China's Dagong Global Credit Rating Co. recently announced plans to create a so-called super-sovereign credit rating firm. In part, this is because the Big Three U.S. ratings agencies -- Moody's, Standard & Poor's and Fitch -- are believed to be too closely tied to Wall Street. Will Dagong succeed? In this opinion piece, Anastasia V. Kartasheva, a professor of business and public policy at Wharton, argues that Dagong will face an uphill task in establishing credibility. She also explains that the downgrade of a country's credit rating can have major consequences throughout the economy.
While America's leaders debate -- and sometimes squabble over -- how to create jobs and whether outsourcing work to emerging markets helps or harms the economic recovery, another industry is at risk of moving to China: credit rating.
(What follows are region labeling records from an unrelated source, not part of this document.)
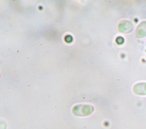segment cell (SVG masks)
Returning <instances> with one entry per match:
<instances>
[{
	"mask_svg": "<svg viewBox=\"0 0 146 129\" xmlns=\"http://www.w3.org/2000/svg\"><path fill=\"white\" fill-rule=\"evenodd\" d=\"M118 28L120 32L128 33L131 32L133 30V25L131 22L128 20H124L119 24Z\"/></svg>",
	"mask_w": 146,
	"mask_h": 129,
	"instance_id": "obj_1",
	"label": "cell"
},
{
	"mask_svg": "<svg viewBox=\"0 0 146 129\" xmlns=\"http://www.w3.org/2000/svg\"><path fill=\"white\" fill-rule=\"evenodd\" d=\"M133 91L138 95H146V83L140 82L136 84L133 87Z\"/></svg>",
	"mask_w": 146,
	"mask_h": 129,
	"instance_id": "obj_2",
	"label": "cell"
},
{
	"mask_svg": "<svg viewBox=\"0 0 146 129\" xmlns=\"http://www.w3.org/2000/svg\"><path fill=\"white\" fill-rule=\"evenodd\" d=\"M136 34L140 38L146 36V21H143L139 24L137 27Z\"/></svg>",
	"mask_w": 146,
	"mask_h": 129,
	"instance_id": "obj_3",
	"label": "cell"
}]
</instances>
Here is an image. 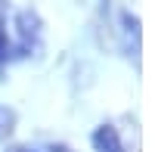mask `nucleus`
I'll return each instance as SVG.
<instances>
[{
  "label": "nucleus",
  "mask_w": 155,
  "mask_h": 152,
  "mask_svg": "<svg viewBox=\"0 0 155 152\" xmlns=\"http://www.w3.org/2000/svg\"><path fill=\"white\" fill-rule=\"evenodd\" d=\"M6 152H41V149H34L28 143H12V146H6Z\"/></svg>",
  "instance_id": "5"
},
{
  "label": "nucleus",
  "mask_w": 155,
  "mask_h": 152,
  "mask_svg": "<svg viewBox=\"0 0 155 152\" xmlns=\"http://www.w3.org/2000/svg\"><path fill=\"white\" fill-rule=\"evenodd\" d=\"M3 22H6V0H0V28H3Z\"/></svg>",
  "instance_id": "6"
},
{
  "label": "nucleus",
  "mask_w": 155,
  "mask_h": 152,
  "mask_svg": "<svg viewBox=\"0 0 155 152\" xmlns=\"http://www.w3.org/2000/svg\"><path fill=\"white\" fill-rule=\"evenodd\" d=\"M16 44H12V59L31 56L41 50L44 41V19L37 16V9H19L16 12Z\"/></svg>",
  "instance_id": "1"
},
{
  "label": "nucleus",
  "mask_w": 155,
  "mask_h": 152,
  "mask_svg": "<svg viewBox=\"0 0 155 152\" xmlns=\"http://www.w3.org/2000/svg\"><path fill=\"white\" fill-rule=\"evenodd\" d=\"M90 146H93V152H127L121 134L115 131L112 124H99V127L90 134Z\"/></svg>",
  "instance_id": "2"
},
{
  "label": "nucleus",
  "mask_w": 155,
  "mask_h": 152,
  "mask_svg": "<svg viewBox=\"0 0 155 152\" xmlns=\"http://www.w3.org/2000/svg\"><path fill=\"white\" fill-rule=\"evenodd\" d=\"M12 124H16V112H12L9 106L0 103V137L9 134V131H12Z\"/></svg>",
  "instance_id": "3"
},
{
  "label": "nucleus",
  "mask_w": 155,
  "mask_h": 152,
  "mask_svg": "<svg viewBox=\"0 0 155 152\" xmlns=\"http://www.w3.org/2000/svg\"><path fill=\"white\" fill-rule=\"evenodd\" d=\"M12 59V41L6 37V31L0 28V71H3V65Z\"/></svg>",
  "instance_id": "4"
}]
</instances>
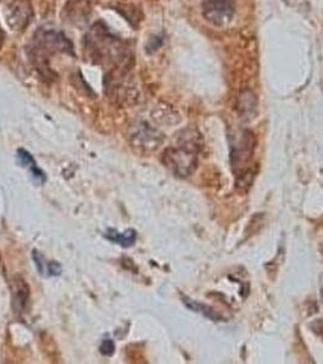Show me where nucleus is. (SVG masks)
Returning a JSON list of instances; mask_svg holds the SVG:
<instances>
[{
	"label": "nucleus",
	"mask_w": 323,
	"mask_h": 364,
	"mask_svg": "<svg viewBox=\"0 0 323 364\" xmlns=\"http://www.w3.org/2000/svg\"><path fill=\"white\" fill-rule=\"evenodd\" d=\"M133 145L144 151H156L163 142V136L157 130L151 128L149 125L141 124L135 128L133 135Z\"/></svg>",
	"instance_id": "nucleus-8"
},
{
	"label": "nucleus",
	"mask_w": 323,
	"mask_h": 364,
	"mask_svg": "<svg viewBox=\"0 0 323 364\" xmlns=\"http://www.w3.org/2000/svg\"><path fill=\"white\" fill-rule=\"evenodd\" d=\"M13 282L14 305H16L17 312H22L28 301L29 287L20 277L15 278Z\"/></svg>",
	"instance_id": "nucleus-9"
},
{
	"label": "nucleus",
	"mask_w": 323,
	"mask_h": 364,
	"mask_svg": "<svg viewBox=\"0 0 323 364\" xmlns=\"http://www.w3.org/2000/svg\"><path fill=\"white\" fill-rule=\"evenodd\" d=\"M17 161L21 164L22 166H25L26 169H28L31 171V174L33 176L37 182H46V178L42 170L39 169L37 166V163L34 161V158L32 157V154L27 152L26 149H18L17 151Z\"/></svg>",
	"instance_id": "nucleus-10"
},
{
	"label": "nucleus",
	"mask_w": 323,
	"mask_h": 364,
	"mask_svg": "<svg viewBox=\"0 0 323 364\" xmlns=\"http://www.w3.org/2000/svg\"><path fill=\"white\" fill-rule=\"evenodd\" d=\"M58 54L75 55L73 44L61 31L41 27L29 44L28 55L34 68L46 82L56 77L50 66V60Z\"/></svg>",
	"instance_id": "nucleus-2"
},
{
	"label": "nucleus",
	"mask_w": 323,
	"mask_h": 364,
	"mask_svg": "<svg viewBox=\"0 0 323 364\" xmlns=\"http://www.w3.org/2000/svg\"><path fill=\"white\" fill-rule=\"evenodd\" d=\"M105 237L113 243H117L120 247H123V248H129L137 242V232L134 230L118 232L117 230H113V228H108L106 233H105Z\"/></svg>",
	"instance_id": "nucleus-11"
},
{
	"label": "nucleus",
	"mask_w": 323,
	"mask_h": 364,
	"mask_svg": "<svg viewBox=\"0 0 323 364\" xmlns=\"http://www.w3.org/2000/svg\"><path fill=\"white\" fill-rule=\"evenodd\" d=\"M84 51L94 65L108 68V73L128 70L133 55L127 43L120 41L102 22L92 26L84 37Z\"/></svg>",
	"instance_id": "nucleus-1"
},
{
	"label": "nucleus",
	"mask_w": 323,
	"mask_h": 364,
	"mask_svg": "<svg viewBox=\"0 0 323 364\" xmlns=\"http://www.w3.org/2000/svg\"><path fill=\"white\" fill-rule=\"evenodd\" d=\"M236 10V0H203V16L211 25L225 26L231 21Z\"/></svg>",
	"instance_id": "nucleus-6"
},
{
	"label": "nucleus",
	"mask_w": 323,
	"mask_h": 364,
	"mask_svg": "<svg viewBox=\"0 0 323 364\" xmlns=\"http://www.w3.org/2000/svg\"><path fill=\"white\" fill-rule=\"evenodd\" d=\"M0 11L10 31L22 33L33 18L32 0H0Z\"/></svg>",
	"instance_id": "nucleus-4"
},
{
	"label": "nucleus",
	"mask_w": 323,
	"mask_h": 364,
	"mask_svg": "<svg viewBox=\"0 0 323 364\" xmlns=\"http://www.w3.org/2000/svg\"><path fill=\"white\" fill-rule=\"evenodd\" d=\"M198 142L197 137H185L180 145L169 147L162 156V161L168 169L179 178L190 176L198 163Z\"/></svg>",
	"instance_id": "nucleus-3"
},
{
	"label": "nucleus",
	"mask_w": 323,
	"mask_h": 364,
	"mask_svg": "<svg viewBox=\"0 0 323 364\" xmlns=\"http://www.w3.org/2000/svg\"><path fill=\"white\" fill-rule=\"evenodd\" d=\"M115 350H116V346H115L113 340H104L102 343L100 345V352L105 355V356H112L113 353H115Z\"/></svg>",
	"instance_id": "nucleus-14"
},
{
	"label": "nucleus",
	"mask_w": 323,
	"mask_h": 364,
	"mask_svg": "<svg viewBox=\"0 0 323 364\" xmlns=\"http://www.w3.org/2000/svg\"><path fill=\"white\" fill-rule=\"evenodd\" d=\"M254 147L253 134L249 132L242 134V136L236 141V145L232 146V166L236 170L237 181L240 186L245 185L247 178L252 176V173L245 169V166H248L249 161L253 158Z\"/></svg>",
	"instance_id": "nucleus-5"
},
{
	"label": "nucleus",
	"mask_w": 323,
	"mask_h": 364,
	"mask_svg": "<svg viewBox=\"0 0 323 364\" xmlns=\"http://www.w3.org/2000/svg\"><path fill=\"white\" fill-rule=\"evenodd\" d=\"M185 304H186V306L189 307V309H191V310L196 311V312H202L204 316H207L209 318H218V315H213V311L209 310V307L204 306L202 304L192 301L190 299H186V300H185Z\"/></svg>",
	"instance_id": "nucleus-13"
},
{
	"label": "nucleus",
	"mask_w": 323,
	"mask_h": 364,
	"mask_svg": "<svg viewBox=\"0 0 323 364\" xmlns=\"http://www.w3.org/2000/svg\"><path fill=\"white\" fill-rule=\"evenodd\" d=\"M33 260L37 266L38 272L41 273L44 277H50V276H58L61 273V266L58 262H48L44 259L42 254L39 252H33Z\"/></svg>",
	"instance_id": "nucleus-12"
},
{
	"label": "nucleus",
	"mask_w": 323,
	"mask_h": 364,
	"mask_svg": "<svg viewBox=\"0 0 323 364\" xmlns=\"http://www.w3.org/2000/svg\"><path fill=\"white\" fill-rule=\"evenodd\" d=\"M65 21L77 27H83L92 15V5L89 0H68L63 9Z\"/></svg>",
	"instance_id": "nucleus-7"
},
{
	"label": "nucleus",
	"mask_w": 323,
	"mask_h": 364,
	"mask_svg": "<svg viewBox=\"0 0 323 364\" xmlns=\"http://www.w3.org/2000/svg\"><path fill=\"white\" fill-rule=\"evenodd\" d=\"M3 43H4V33H3V31L0 28V49L3 46Z\"/></svg>",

That, at least, is the intent of China's Dagong Global Credit Rating Co.
The Beijing-based company, founded in 1994, has come up with a plan to create a so-called super-sovereign rating firm in partnership with rating organizations in Europe, the U.S. and the BRICS nations (Brazil, Russia, India, China and South Africa). "The idea is good and desirable [because] the Big Three ratings agencies [Standard & Poor's, Moody's Investor Service and Fitch Ratings] are believed to represent the interests of Wall Street," noted Pi Kyung Won, planning department general manager at NICE, a unit of South Korea's National Information and Credit Evaluation Holdings, in an interview with Bloomberg in September, soon after Dagong announced its intentions.